Parent's highest level of education(PAREDUC). Indicates the highest level of education of either parent of the student during the 2003–04 academic year. Response options for this variable include "don't know," "did not complete high school," "high school diploma or equivalent," "vocational or technical training," "less than 2 years of college," "associate's degree," "2 or more years of college but no degree," "bachelor's degree," "master's degree or equivalent," "first-professional degree," and "doctoral degree or equivalent." For the logistic regression, cases with values of "don't know" were dropped from the model; the "did not complete high school," "high school diploma or equivalent," and "vocational or technical training" categories were collapsed into a "HS diploma or less and vocational/technical training" category; the "less than 2 years of college," "associate's degree," and "2 or more years of college but no degree" categories were collapsed into a "some college, less than bachelor's degree" category; and the "bachelor's degree," "master's degree or equivalent," "first-professional degree," and "doctoral degree or equivalent" categories were collapsed into a "bachelor's or higher degree" category.

Income quartile in 2003–04(INCGRP).Indicates the income group of the student, based on total income in 2002 for independent students or parents of dependent students. Income groups were determined separately for dependent and independent students based on percentile rankings and then combined into one variable.

§ Data entries:
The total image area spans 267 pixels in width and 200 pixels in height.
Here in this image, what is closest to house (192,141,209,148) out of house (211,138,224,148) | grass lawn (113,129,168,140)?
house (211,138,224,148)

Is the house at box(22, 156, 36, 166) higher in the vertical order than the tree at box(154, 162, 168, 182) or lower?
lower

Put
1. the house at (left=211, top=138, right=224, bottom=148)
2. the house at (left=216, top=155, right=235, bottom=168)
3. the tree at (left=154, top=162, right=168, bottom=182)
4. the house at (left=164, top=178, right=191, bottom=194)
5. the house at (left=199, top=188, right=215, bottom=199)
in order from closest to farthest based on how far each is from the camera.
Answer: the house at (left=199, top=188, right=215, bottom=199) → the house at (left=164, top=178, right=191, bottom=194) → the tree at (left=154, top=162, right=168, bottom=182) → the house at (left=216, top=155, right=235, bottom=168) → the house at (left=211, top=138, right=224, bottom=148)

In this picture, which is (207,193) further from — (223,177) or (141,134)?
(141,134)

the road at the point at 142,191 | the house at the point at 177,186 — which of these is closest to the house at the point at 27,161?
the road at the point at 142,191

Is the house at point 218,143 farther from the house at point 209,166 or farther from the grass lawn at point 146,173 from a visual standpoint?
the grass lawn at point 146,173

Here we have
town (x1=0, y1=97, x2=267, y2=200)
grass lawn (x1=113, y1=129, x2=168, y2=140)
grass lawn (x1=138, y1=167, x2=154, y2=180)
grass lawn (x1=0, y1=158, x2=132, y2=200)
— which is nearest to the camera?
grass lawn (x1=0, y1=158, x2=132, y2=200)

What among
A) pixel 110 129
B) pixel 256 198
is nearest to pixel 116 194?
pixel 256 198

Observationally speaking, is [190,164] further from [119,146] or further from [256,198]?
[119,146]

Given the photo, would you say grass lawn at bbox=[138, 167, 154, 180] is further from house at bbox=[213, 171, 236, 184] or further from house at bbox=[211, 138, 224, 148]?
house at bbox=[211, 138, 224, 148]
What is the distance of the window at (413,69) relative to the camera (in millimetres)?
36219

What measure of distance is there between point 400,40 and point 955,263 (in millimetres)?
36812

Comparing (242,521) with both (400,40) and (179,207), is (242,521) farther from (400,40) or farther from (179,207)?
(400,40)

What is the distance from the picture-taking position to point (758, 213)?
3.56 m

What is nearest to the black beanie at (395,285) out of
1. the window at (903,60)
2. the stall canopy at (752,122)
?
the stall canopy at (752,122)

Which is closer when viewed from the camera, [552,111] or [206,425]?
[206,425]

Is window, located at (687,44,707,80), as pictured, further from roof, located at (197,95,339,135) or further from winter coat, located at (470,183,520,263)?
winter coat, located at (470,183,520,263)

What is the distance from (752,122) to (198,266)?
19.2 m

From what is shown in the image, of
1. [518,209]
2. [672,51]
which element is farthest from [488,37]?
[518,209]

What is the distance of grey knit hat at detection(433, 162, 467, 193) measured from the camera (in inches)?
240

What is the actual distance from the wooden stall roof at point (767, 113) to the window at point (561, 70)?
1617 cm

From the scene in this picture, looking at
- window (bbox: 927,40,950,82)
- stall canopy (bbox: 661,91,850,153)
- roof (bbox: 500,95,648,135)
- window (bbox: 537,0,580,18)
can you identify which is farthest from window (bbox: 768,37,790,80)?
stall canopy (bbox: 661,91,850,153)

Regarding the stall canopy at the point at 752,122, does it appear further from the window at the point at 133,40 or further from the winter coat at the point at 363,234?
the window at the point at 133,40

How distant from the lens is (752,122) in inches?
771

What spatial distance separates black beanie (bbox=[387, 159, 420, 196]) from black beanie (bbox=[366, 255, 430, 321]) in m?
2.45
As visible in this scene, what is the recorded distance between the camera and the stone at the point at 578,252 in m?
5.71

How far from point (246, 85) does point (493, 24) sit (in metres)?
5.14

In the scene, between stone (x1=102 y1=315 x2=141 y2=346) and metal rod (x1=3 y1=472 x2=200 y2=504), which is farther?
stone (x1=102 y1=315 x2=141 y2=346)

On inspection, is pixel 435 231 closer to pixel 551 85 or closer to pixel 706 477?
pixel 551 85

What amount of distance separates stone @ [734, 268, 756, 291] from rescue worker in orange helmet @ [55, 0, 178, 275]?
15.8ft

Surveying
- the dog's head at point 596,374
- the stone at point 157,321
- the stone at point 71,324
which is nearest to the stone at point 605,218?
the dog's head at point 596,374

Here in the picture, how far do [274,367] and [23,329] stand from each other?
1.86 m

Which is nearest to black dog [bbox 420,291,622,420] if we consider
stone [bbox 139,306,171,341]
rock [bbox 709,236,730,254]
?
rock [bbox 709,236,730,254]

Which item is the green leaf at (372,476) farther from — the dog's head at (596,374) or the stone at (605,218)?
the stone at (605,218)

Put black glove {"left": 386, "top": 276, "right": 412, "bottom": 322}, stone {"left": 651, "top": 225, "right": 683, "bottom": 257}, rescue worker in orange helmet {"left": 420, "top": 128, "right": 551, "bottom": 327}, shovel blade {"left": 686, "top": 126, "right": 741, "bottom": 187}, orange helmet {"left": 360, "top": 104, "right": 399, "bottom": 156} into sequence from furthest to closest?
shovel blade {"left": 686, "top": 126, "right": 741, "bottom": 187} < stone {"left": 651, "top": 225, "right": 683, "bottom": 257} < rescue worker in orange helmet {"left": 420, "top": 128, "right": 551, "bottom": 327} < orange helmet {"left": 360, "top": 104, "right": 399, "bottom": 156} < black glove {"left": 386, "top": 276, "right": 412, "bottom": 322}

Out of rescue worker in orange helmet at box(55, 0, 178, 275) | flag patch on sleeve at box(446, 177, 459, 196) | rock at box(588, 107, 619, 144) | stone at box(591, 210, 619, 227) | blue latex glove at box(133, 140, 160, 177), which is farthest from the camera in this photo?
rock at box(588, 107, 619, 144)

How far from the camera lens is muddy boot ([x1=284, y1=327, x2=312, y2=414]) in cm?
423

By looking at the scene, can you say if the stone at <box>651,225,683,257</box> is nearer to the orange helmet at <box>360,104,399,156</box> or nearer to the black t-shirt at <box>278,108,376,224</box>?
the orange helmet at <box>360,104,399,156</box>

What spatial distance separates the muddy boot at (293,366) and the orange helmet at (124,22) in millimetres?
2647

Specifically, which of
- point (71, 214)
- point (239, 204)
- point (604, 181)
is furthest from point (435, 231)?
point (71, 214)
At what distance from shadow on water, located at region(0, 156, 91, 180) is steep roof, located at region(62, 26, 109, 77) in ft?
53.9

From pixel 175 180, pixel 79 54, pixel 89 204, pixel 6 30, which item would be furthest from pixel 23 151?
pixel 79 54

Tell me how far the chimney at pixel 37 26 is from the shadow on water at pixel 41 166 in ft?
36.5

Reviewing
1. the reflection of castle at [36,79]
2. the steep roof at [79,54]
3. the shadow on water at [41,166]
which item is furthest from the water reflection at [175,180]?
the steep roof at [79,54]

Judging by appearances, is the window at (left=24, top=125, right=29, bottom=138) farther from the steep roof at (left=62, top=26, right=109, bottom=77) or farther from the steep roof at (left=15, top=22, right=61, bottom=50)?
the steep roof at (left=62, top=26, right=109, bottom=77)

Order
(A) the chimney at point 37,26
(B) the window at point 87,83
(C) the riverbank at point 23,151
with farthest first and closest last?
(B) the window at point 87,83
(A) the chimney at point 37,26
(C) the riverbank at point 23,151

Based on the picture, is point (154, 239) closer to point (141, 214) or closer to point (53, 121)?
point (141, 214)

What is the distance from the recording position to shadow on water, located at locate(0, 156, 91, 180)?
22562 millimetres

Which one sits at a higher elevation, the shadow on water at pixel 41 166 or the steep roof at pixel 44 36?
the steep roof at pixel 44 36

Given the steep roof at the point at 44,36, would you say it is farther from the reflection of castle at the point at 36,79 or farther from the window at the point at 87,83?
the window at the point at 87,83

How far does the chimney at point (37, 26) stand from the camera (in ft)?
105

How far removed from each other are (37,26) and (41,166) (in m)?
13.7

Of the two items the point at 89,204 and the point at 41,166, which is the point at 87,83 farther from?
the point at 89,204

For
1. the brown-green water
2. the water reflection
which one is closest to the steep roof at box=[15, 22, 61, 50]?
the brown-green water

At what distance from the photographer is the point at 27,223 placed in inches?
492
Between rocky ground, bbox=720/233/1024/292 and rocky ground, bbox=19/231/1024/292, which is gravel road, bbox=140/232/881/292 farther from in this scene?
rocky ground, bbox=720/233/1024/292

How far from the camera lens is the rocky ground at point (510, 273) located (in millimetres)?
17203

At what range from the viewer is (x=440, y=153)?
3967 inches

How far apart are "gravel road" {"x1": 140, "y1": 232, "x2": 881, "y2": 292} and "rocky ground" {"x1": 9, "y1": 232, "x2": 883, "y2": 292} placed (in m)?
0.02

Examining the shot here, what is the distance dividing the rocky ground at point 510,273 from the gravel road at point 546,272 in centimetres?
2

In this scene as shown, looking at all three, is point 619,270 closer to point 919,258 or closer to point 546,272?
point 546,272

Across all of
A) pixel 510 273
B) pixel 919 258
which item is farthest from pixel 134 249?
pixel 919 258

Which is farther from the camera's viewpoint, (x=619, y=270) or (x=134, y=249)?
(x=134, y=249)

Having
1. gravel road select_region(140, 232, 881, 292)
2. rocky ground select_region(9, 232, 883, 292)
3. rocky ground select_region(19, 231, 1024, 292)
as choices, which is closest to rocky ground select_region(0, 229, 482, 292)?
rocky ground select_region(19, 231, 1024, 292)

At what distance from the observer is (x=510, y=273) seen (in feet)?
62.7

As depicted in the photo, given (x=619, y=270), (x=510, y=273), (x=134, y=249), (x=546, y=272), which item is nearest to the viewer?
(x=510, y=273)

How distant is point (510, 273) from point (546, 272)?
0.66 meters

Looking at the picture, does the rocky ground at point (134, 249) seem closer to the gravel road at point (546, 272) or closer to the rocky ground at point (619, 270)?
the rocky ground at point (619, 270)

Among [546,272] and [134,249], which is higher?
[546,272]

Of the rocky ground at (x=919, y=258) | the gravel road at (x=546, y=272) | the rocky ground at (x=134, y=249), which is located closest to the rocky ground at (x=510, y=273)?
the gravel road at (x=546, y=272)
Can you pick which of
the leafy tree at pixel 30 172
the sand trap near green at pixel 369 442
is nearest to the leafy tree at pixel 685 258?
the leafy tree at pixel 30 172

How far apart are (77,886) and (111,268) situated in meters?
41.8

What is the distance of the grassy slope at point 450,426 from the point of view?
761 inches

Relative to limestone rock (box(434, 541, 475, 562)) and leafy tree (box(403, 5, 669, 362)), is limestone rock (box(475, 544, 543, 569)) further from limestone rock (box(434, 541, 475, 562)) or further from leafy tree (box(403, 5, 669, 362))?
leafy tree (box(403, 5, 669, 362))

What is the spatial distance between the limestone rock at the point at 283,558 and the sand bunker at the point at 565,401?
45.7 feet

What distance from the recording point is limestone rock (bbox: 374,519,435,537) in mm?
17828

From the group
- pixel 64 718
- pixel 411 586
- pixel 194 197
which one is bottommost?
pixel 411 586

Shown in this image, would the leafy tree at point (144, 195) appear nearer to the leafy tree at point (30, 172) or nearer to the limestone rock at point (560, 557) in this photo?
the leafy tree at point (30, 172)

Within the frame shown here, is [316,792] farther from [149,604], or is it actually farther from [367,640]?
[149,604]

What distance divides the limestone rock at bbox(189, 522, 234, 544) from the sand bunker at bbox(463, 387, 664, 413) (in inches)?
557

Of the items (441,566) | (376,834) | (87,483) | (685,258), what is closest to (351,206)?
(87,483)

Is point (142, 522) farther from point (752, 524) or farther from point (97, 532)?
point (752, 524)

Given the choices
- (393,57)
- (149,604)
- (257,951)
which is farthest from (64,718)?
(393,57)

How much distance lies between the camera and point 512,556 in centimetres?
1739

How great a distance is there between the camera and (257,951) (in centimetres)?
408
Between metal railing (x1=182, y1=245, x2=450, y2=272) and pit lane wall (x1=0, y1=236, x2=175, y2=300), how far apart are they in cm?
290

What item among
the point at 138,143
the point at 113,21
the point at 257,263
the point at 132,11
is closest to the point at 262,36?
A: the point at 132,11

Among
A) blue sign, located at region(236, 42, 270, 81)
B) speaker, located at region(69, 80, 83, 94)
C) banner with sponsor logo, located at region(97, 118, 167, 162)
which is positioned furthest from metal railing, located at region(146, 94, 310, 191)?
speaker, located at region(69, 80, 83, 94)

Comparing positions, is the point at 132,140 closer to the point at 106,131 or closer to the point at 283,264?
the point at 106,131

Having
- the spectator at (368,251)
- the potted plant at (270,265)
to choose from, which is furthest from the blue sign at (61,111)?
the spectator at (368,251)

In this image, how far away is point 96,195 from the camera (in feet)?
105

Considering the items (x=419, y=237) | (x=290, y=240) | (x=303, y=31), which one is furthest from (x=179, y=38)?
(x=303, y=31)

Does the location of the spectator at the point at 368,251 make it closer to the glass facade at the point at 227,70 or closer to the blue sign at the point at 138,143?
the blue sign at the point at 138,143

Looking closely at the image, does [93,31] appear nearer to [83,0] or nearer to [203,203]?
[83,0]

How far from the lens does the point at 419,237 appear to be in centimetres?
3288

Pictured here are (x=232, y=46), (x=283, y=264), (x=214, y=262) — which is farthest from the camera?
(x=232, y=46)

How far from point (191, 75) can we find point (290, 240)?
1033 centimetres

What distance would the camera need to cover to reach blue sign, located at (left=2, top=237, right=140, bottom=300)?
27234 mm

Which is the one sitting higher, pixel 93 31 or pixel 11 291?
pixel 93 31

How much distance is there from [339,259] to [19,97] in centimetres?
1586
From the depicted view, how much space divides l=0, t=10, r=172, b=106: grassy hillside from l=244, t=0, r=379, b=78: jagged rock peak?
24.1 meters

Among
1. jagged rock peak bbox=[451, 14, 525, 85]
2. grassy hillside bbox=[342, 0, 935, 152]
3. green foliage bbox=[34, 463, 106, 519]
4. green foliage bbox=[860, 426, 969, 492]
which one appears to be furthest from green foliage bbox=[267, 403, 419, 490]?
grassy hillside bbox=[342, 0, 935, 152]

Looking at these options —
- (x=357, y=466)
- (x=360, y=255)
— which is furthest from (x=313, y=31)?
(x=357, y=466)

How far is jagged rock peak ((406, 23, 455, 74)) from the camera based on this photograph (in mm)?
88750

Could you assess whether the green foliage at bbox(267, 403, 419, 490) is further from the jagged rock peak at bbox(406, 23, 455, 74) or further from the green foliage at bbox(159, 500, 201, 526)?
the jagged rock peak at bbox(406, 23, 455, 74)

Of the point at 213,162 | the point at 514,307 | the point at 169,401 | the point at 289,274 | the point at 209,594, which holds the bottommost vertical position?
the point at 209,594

§ Tasks:
A: In the variable descriptions, which original response options were merged into the "bachelor's or higher degree" category for the logistic regression?
B: According to the variable descriptions, which year's total income is used to assign students to income groups?
C: Continue the variable descriptions from the end of the income quartile entry.

§ Written answers:
A:
- bachelor's degree
- master's degree or equivalent
- first-professional degree
- doctoral degree or equivalent

B: 2002.

C:
Highest level of high school mathematics(HCMATH).Indicates the highest level of mathematics that the student completed or planned to take, according to self-reporting on the standardized test questionnaire and student interview. Response options for this variable include "none of these," "algebra II," "trigonometry/algebra II," "pre-calculus," and "calculus." For the logistic regression analysis, the "algebra II" and "trigonometry/algebra II" categories were collapsed into an "algebra II/trigonometry" category, and the "pre-calculus" and"calculus" categories were collapsed into a "pre-calculus/calculus" category.

Earned any college level credits in high school (CRDHS04). Indicates whether the student earned any college credits while he/she was in high school.

SAT or ACT exams taken(TETOOK).Indicates whether the student took the SAT or ACT college entrance exam. A student is considered to have taken an exam if the agency or institution reports a test score or the student reports in the student interview having taken the test. Response options for this variable include "did not take SAT or ACT," "took only the SAT," "took only the ACT," and "took both the SAT and ACT." For the logistic regression analysis, the categories were collapsed into a "did not take SAT or ACT" and "took an SAT or ACT."

First institution control 2003–04(FCONTROL). Indicates the control of the first institution (public, private nonprofit, or private for-profit) that the student attended during the 2003–04 academic year.

First institution level 2003–04(FLEVEL).Indicates the level of the first institution that the student attended during the 2003–04 academic year. Response options for this variable include "4-year," "2-year," and "less-than-2- year." For the logistic regression analysis, the "2-year" and "less-than-2-year" categories were collapsed into a "less- than-4-year" category.

Major during first year 2003–04 (MAJORS). Student's major or field of study during the 2003–04 academic year. For the logistic regression analysis, responses were collapsed into two categories: "no major declared" and "major declared."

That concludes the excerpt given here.